What is Eastern Equine Encephalitis (EEE)?

EEE is a virus transmitted to humans by the bite of an infected mosquito. Though most infected with EEE show no symptoms, severe cases may develop encephalitis, or inflammation of the brain. EEE is a rare human illness with only a few cases in North America occurring each year. EEE can also cause disease in captive birds like pheasants and emus, as well as livestock, deer, dogs, and reptiles and amphibians.

What can I do to protect myself?

Just like with West Nile Virus, taking steps to prevent mosquito bites and reducing mosquito breeding grounds around your home are good ways of protecting yourself from contracting any illness transmitted by mosquitoes. These include;

  • wearing an insect repellant containing DEET
  • removing or frequently dumping sources of standing water around your home
  • wearing clothing in light colours that fully covers arms and legs
  • ensuring screens and doors fit tightly and are in good repair to limit mosquito access to your home

For more information on protecting yourself from illnesses spread by mosquitoes, please see Timiskaing Health Unit’s information on West Nile Virus.
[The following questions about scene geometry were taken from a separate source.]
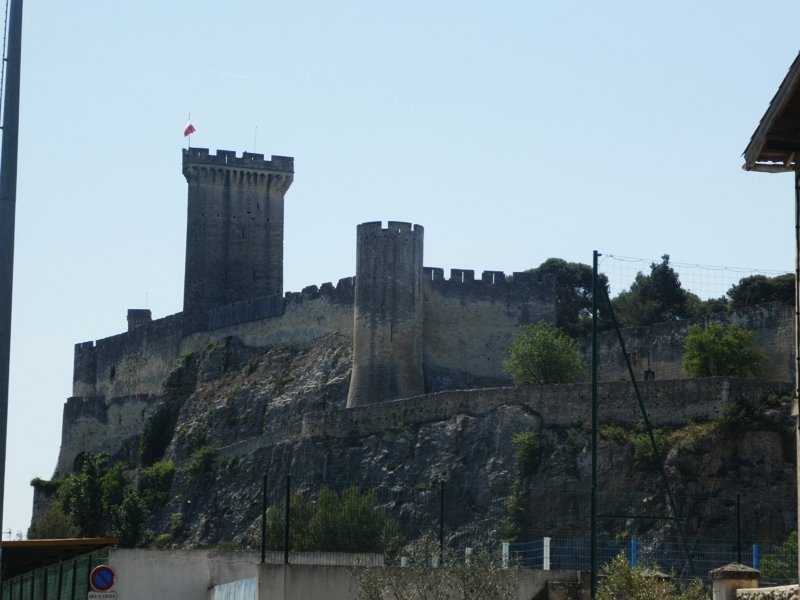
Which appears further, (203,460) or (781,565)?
(203,460)

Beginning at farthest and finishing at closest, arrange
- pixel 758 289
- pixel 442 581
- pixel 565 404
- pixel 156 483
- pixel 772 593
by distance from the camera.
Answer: pixel 758 289 → pixel 156 483 → pixel 565 404 → pixel 442 581 → pixel 772 593

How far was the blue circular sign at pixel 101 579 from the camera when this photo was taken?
17.0m

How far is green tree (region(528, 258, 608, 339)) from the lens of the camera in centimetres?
5559

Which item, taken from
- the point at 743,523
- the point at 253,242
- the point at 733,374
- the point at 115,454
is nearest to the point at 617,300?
the point at 253,242

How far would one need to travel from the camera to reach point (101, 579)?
56.1 ft

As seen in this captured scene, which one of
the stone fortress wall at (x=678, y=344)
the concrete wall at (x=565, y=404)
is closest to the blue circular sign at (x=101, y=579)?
the concrete wall at (x=565, y=404)

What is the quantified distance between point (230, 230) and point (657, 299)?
15975mm

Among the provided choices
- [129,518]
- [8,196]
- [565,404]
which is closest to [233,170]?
[129,518]

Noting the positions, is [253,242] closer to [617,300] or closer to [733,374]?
[617,300]

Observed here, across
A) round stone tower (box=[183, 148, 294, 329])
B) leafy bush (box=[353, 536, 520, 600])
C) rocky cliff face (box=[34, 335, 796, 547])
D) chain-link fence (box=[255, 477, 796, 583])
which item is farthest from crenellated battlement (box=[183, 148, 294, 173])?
leafy bush (box=[353, 536, 520, 600])

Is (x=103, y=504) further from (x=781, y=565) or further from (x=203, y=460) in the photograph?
(x=781, y=565)

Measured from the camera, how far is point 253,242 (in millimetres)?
62469

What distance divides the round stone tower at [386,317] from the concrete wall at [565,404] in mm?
1642

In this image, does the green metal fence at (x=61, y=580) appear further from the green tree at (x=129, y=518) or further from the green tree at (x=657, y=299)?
the green tree at (x=657, y=299)
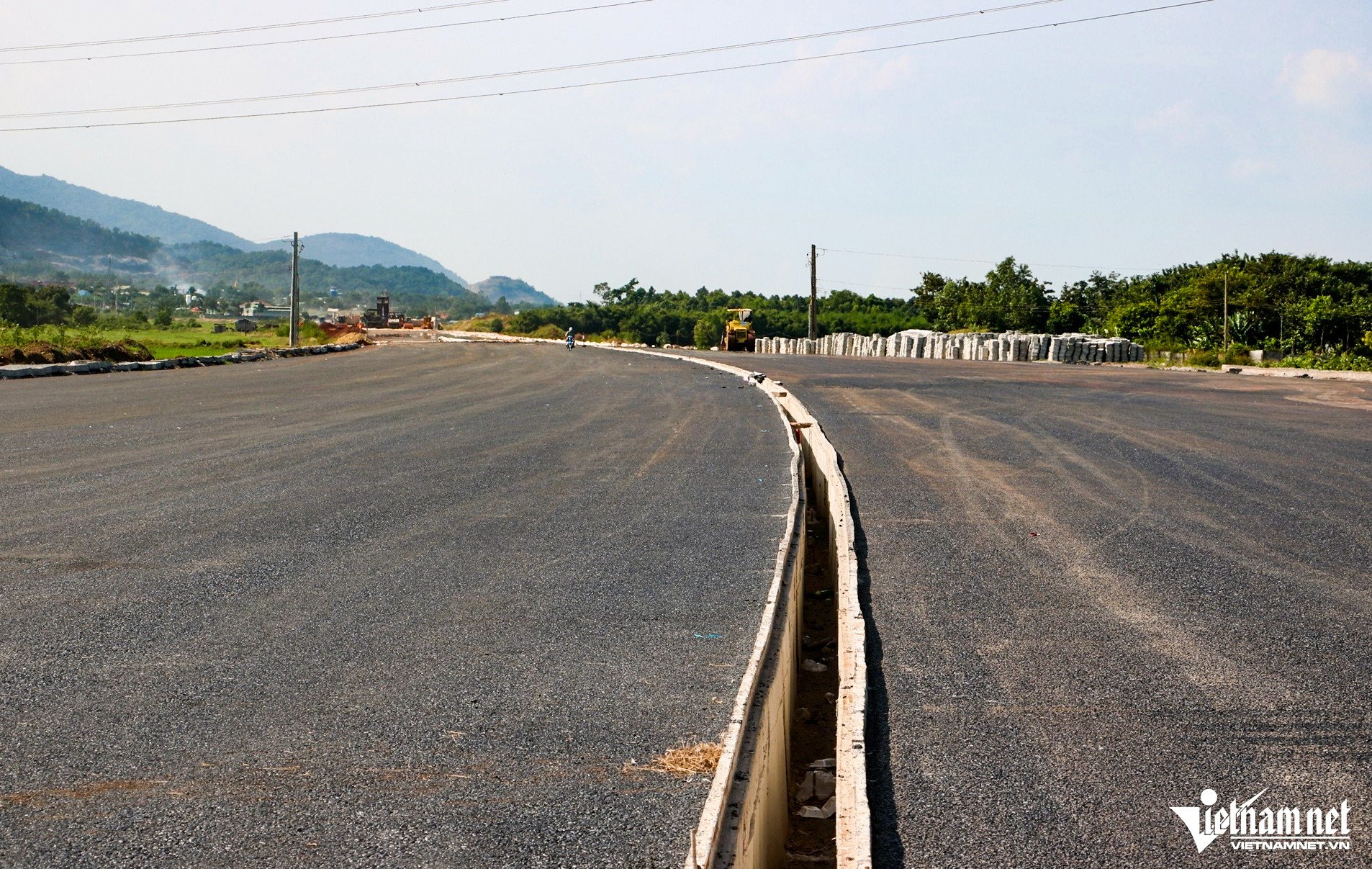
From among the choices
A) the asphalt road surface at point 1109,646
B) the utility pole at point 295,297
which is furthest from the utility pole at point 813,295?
the asphalt road surface at point 1109,646

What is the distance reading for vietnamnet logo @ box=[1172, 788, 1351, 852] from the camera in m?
3.73

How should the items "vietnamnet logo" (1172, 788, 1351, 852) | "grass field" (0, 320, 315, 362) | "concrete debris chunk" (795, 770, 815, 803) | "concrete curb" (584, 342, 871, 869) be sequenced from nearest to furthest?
"concrete curb" (584, 342, 871, 869) < "vietnamnet logo" (1172, 788, 1351, 852) < "concrete debris chunk" (795, 770, 815, 803) < "grass field" (0, 320, 315, 362)

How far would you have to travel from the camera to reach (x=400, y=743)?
14.7 ft

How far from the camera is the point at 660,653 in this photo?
5.75m

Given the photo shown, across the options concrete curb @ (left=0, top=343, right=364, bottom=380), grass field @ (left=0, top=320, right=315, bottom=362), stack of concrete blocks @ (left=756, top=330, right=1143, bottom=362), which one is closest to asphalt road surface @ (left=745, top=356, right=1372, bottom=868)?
concrete curb @ (left=0, top=343, right=364, bottom=380)

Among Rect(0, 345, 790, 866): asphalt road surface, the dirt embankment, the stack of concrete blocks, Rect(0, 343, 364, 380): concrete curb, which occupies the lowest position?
Rect(0, 345, 790, 866): asphalt road surface

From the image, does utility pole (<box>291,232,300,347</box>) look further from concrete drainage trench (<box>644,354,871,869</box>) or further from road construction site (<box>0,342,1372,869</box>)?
concrete drainage trench (<box>644,354,871,869</box>)

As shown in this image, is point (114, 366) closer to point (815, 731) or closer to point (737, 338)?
point (815, 731)

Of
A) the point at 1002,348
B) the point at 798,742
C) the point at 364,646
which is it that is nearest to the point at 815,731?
the point at 798,742

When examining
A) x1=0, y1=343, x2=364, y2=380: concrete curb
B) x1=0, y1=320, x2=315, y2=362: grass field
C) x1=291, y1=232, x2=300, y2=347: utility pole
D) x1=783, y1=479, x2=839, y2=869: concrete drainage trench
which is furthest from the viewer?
x1=291, y1=232, x2=300, y2=347: utility pole

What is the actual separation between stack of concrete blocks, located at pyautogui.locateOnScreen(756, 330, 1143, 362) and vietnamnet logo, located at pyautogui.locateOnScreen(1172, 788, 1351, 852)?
4587cm

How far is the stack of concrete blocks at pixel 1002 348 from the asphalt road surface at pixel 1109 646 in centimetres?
3784

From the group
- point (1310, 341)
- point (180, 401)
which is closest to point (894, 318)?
point (1310, 341)

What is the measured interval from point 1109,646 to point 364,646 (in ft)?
12.3
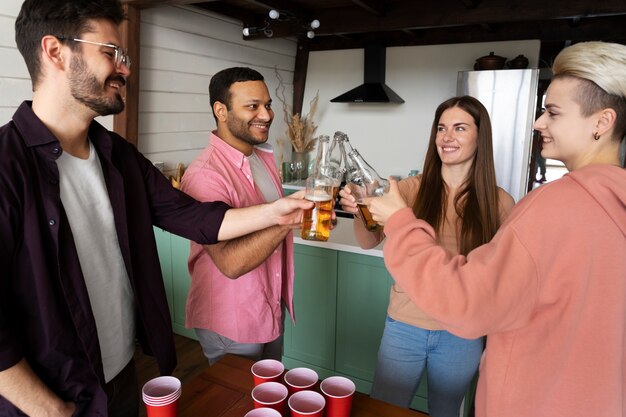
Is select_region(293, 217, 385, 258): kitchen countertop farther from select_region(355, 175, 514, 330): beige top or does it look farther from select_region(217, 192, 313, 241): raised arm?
select_region(217, 192, 313, 241): raised arm

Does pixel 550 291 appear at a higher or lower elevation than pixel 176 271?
higher

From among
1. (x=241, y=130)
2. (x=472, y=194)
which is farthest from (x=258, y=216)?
(x=472, y=194)

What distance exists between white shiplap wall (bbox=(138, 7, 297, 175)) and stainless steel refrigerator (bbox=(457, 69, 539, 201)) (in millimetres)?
2229

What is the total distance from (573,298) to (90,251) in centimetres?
110

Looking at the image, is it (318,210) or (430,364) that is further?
(430,364)

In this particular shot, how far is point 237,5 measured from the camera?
4309 millimetres

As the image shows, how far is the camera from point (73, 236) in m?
1.12

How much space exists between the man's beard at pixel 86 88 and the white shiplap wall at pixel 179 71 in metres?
2.52

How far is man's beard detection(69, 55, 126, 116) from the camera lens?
43.3 inches

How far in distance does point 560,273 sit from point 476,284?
160 mm

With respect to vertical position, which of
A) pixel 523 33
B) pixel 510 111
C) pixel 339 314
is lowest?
pixel 339 314

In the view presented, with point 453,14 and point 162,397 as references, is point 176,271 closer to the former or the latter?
point 162,397

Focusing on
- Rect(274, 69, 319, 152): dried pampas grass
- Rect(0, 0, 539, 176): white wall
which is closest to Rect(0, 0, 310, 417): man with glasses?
Rect(0, 0, 539, 176): white wall

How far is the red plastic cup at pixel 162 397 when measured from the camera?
34.6 inches
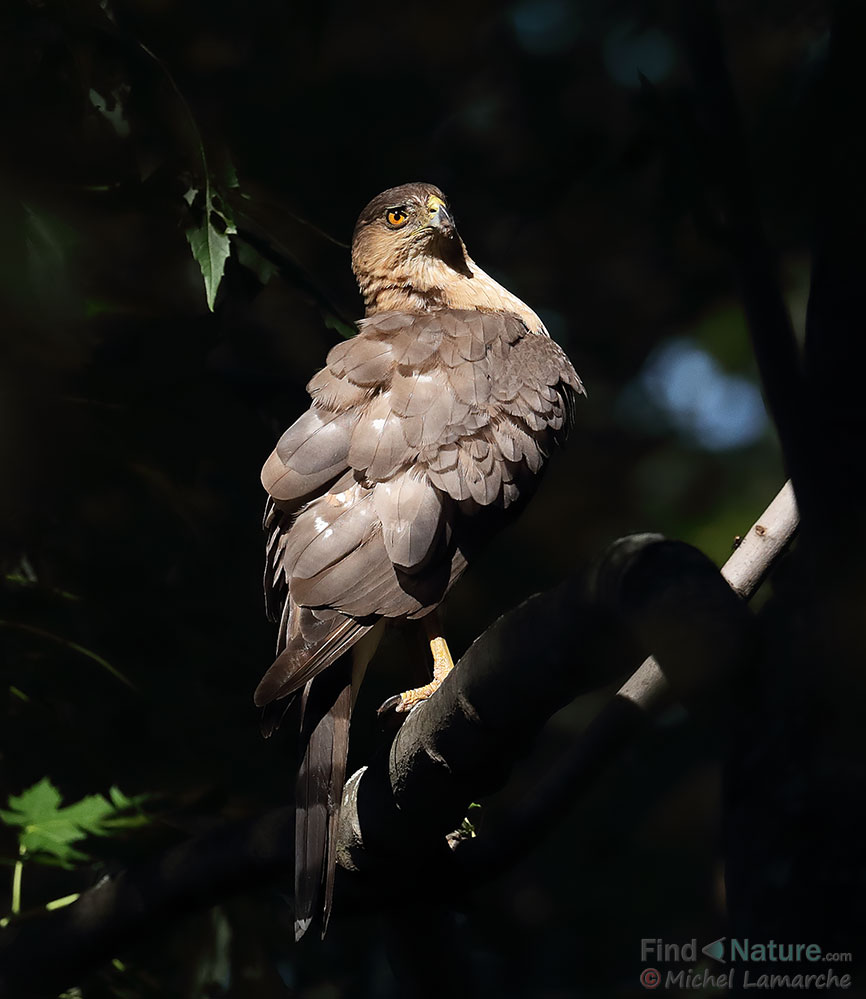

What is Timiskaming Health Unit doing?

Timiskaming Health Unit along with other health units across Ontario monitors EEE by tracking mosquito populations in the area. Throughout the summer months, Timiskaming Health Unit traps mosquitoes at various locations throughout the region and sends them away to be identified and tested for EEE.

So far in the 2012 sampling season, none of the mosquitoes collected by Timiskaming Health Unit have tested positive for EEE, however mosquito species capable of carrying the virus can be found in the area. At this time, EEE has not been reported in mosquito or horse populations anywhere in Ontario, however the virus has been found in the United States.